Liquidated Damages: Although I have only seen this in three contracts in the last year, this clause is becoming much more common. 

Liquidated damages is a legal construct that allows the parties to state up front, in writing, what the damages will be if the contract is breached. Parties agree in writing if the doctor violates the contract in any way, even if something as simple as not giving proper notice about leaving, the doctor will owe the employer the amount specified in the employment agreement, payments can exceed several hundred thousand dollars. 

Tip: never sign an agreement like this without consulting an attorney. It is definitely important to remove it from the agreement if the employer is agreeable. 

Tail Coverage: It is always nice to have your new employer pay for tail coverage if you leave. This can be quite expensive if you have to pay for it individually.  If you don’t see it provided in your contract, use this as a negotiation point.  

Tip: Make sure that you have tail coverage and that you don’t have to pay for it.
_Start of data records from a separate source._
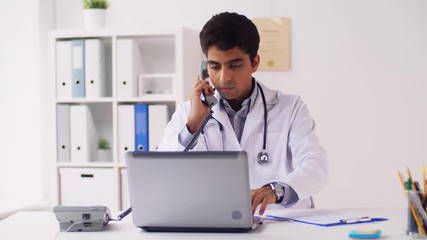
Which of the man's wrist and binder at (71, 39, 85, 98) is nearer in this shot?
the man's wrist

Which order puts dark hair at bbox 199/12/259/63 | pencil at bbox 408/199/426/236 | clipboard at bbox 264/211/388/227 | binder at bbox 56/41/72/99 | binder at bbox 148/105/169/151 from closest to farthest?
pencil at bbox 408/199/426/236
clipboard at bbox 264/211/388/227
dark hair at bbox 199/12/259/63
binder at bbox 148/105/169/151
binder at bbox 56/41/72/99

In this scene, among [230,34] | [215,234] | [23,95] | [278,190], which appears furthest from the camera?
[23,95]

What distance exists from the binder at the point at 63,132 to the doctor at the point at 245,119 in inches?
55.8

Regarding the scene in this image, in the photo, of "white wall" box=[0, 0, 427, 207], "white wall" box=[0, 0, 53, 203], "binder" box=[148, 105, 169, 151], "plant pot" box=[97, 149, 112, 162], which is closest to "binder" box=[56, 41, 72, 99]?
"white wall" box=[0, 0, 53, 203]

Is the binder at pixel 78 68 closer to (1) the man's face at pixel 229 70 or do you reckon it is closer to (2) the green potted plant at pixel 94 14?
(2) the green potted plant at pixel 94 14

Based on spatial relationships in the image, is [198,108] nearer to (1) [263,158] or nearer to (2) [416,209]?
(1) [263,158]

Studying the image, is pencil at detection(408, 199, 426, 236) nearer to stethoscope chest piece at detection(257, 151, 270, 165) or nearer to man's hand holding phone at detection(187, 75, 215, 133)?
stethoscope chest piece at detection(257, 151, 270, 165)

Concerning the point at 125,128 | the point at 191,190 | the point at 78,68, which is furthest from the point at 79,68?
the point at 191,190

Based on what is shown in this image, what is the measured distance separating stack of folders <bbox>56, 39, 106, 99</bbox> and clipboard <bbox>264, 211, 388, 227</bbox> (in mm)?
1943

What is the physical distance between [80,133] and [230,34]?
168 cm

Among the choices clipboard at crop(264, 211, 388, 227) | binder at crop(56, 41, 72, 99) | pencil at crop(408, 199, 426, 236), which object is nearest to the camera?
pencil at crop(408, 199, 426, 236)

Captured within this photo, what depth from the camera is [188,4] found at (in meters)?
3.91

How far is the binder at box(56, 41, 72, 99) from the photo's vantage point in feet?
12.3

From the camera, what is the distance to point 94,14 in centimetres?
379
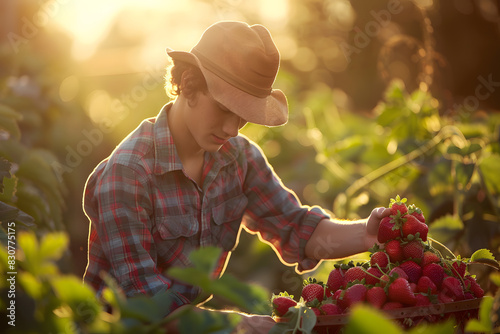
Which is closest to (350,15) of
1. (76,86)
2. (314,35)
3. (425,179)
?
(314,35)

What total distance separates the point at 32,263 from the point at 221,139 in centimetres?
91

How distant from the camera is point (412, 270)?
1.54 meters

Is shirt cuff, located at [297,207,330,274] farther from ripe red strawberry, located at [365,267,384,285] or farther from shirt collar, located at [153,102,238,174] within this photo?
ripe red strawberry, located at [365,267,384,285]

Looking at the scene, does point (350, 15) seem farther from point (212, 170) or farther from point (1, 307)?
point (1, 307)

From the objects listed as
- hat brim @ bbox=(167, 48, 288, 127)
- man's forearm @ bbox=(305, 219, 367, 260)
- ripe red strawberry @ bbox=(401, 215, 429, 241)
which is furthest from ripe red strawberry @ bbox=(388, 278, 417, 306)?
hat brim @ bbox=(167, 48, 288, 127)

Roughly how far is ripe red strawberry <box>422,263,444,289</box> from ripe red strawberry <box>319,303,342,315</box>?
252 millimetres

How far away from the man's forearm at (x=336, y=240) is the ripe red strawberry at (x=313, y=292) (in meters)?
0.40

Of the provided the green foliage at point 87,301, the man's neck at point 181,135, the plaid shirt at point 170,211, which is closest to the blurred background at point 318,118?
the plaid shirt at point 170,211

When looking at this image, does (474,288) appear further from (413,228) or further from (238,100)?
(238,100)

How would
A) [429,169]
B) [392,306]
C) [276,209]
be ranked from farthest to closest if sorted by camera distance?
[429,169] < [276,209] < [392,306]

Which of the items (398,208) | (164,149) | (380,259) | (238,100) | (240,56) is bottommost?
(380,259)

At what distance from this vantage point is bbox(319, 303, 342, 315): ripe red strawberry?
144 centimetres

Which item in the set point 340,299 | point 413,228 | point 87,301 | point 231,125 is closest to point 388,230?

Tip #2: The most power you will ever have with your new employer is before you sign the agreement. Make sure you use this time to negotiate a contract that is fair to you, and protects you, too. Don’t hesitate to work with an attorney. 

Bonuses:

These should be clearly spelled out.  Learn the details and make sure they are achievable.  Make sure you ask “Of your recent hires that are similar to me, how did their bonuses pay out?”  Specifics not needed, but need to know how to plan for the future. Or could ask “What is it going to take for me to qualify for your bonus program?” Make sure you know how they are computed. 

Types of Bonuses:

  • Staring bonus – gets paid after you start, encourages you to stay w the firm

  • Retention bonus – if you stay past a certain time period, you are paid for staying on longer (i.e. 1 year)

  • Sign on bonus – should be paid when you sign the contract but often won’t receive the money until you start or even after the first year 

  • Production bonus – depends on how many patients you see per hour or how many RVU you bill etc.  These are becoming more common. 

Tip: if you don’t see bonuses offered in the contract this could be a negotiation point especially if your employer won’t negotiate on the salary

Negotiation Tips: 

  • Commonly see failure to negotiate, unfortunately more commonly seen in the female population.  Negotiations are expected and if you don’t you are leaving money behind. 

  • Overall “he who has the gold makes the rules”. Remember you have gold too, we are currently in a physician shortage! 

  • Know how in demand you are for your specialty and your location

  • He who speaks first loses. If you offer concrete terms the negotiator will latch on to that and the risk is that they may have been willing to offer more. Be sure to include pauses and don’t rush to fill the void, give your employer an opportunity to make you an offer

  • Negotiations should be done in person or at the very least over the phone.  You need the opportunity to assess body language etc. during the negotiation period

  • Never agree on the spot.  Take time to review, do research, review with your advisors.  Don’t respond to time pressures by your employer. 

  • Go in with a list of questions and then have a second list of your priorities that perhaps can be improved upon in your favor to “sweeten the deal”

  • Use role play or mental rehearsal to prepare yourself for the negotiation. 

  • Your negotiation period is the honeymoon phase so make the most of it!